Regulated industries with specific compliance requirements. Where auditability, vendor certification, and explicit IT governance matter, known low-code platforms with validated deployment tracks retain an advantage. This is a real but shrinking moat.
Embedded AI tooling within existing platforms. SAP Build, Salesforce Flow, Microsoft Power Platform — these survive because they're not standalone low-code plays. They're integration surfaces within platforms organisations are already committed to. They'll absorb AI capabilities and continue to serve configuration and extension use cases.

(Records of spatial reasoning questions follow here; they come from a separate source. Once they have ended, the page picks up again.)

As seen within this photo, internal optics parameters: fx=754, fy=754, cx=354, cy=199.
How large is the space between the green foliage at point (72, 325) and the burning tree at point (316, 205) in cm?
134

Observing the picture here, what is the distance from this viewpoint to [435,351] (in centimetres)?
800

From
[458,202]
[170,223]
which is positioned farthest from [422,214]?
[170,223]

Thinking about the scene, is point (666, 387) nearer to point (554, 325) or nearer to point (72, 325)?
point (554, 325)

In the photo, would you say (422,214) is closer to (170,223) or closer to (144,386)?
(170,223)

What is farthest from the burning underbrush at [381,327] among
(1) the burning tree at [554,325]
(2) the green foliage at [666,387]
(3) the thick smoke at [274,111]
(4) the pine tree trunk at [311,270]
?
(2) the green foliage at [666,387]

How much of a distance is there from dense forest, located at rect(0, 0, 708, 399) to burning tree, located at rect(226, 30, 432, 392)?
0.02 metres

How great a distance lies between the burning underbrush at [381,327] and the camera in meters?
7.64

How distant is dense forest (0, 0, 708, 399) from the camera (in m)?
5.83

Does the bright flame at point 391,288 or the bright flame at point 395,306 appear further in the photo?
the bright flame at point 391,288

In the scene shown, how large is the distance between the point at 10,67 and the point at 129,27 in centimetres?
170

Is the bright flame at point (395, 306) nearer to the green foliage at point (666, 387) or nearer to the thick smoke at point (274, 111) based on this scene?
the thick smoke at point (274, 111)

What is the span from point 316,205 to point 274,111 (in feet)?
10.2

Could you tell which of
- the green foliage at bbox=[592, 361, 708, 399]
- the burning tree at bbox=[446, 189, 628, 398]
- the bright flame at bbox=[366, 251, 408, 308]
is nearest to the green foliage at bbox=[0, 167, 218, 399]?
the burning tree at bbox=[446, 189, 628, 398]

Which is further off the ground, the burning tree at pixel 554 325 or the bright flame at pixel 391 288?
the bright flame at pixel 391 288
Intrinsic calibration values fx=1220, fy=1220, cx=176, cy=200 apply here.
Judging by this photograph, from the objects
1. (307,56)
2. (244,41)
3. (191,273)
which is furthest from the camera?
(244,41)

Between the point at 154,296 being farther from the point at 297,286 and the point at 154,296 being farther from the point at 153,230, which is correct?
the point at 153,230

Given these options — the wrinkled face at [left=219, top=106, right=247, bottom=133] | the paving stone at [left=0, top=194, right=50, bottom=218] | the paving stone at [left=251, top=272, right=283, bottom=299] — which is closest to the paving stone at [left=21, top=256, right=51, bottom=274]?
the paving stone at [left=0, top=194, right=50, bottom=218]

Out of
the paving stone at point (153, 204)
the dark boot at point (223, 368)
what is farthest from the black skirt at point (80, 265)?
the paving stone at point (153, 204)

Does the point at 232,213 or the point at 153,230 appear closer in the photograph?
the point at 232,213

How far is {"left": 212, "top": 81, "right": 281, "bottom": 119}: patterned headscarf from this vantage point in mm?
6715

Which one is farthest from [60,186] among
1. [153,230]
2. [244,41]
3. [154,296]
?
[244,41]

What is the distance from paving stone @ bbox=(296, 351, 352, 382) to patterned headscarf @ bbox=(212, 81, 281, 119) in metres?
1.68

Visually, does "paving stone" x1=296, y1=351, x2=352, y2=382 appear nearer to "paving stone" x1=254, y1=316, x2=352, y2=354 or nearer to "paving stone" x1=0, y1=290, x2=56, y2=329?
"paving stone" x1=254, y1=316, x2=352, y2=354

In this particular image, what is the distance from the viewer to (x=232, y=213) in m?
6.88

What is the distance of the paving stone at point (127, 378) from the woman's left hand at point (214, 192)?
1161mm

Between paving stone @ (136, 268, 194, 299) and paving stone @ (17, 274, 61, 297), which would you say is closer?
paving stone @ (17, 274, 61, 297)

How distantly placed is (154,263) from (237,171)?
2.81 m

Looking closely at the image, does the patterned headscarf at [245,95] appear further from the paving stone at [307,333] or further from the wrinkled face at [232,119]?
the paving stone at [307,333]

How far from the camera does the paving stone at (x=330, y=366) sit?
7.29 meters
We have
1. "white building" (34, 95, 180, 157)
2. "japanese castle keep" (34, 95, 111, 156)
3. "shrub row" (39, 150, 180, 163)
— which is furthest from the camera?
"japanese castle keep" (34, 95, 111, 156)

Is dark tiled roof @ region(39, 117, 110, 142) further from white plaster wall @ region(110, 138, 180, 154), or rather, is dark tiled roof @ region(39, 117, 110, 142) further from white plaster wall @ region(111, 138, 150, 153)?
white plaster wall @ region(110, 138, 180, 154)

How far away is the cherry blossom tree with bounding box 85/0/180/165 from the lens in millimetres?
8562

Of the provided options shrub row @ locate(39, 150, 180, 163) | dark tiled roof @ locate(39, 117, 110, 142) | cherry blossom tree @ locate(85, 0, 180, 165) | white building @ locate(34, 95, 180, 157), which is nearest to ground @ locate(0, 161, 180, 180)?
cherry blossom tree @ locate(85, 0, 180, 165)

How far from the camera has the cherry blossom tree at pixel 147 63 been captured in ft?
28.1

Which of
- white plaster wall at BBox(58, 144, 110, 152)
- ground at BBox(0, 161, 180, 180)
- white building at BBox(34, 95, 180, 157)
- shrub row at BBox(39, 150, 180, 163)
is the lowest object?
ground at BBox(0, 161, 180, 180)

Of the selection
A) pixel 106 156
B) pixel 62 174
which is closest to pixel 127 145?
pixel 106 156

What doesn't survive is the standalone, premium-priced, citizen-developer-as-hero narrative. That story required a world where expressing software intent was hard. AI made it easier. The market will follow.
The harder question
Low-code's death also exposes something uncomfortable: the digital skills gap it was supposed to solve still exists. We didn't close it — we just found a tool that made it less visible for a while. AI-assisted development lowers the bar again, but it doesn't eliminate the need for people who understand systems, data models, security, and architecture.
The citizen developer of 2026 isn't someone who learned to use a visual workflow builder. It's someone who can describe a problem precisely enough for an AI to solve it, evaluate the output critically, and connect it to the right systems. That's a different skill set — and a harder one to teach at scale.
Low-code promised democratisation through abstraction. AI delivers democratisation through dialogue. The result is more powerful, more flexible, and more honest about what it is. The abstraction layer is gone. What's left is the thing itself.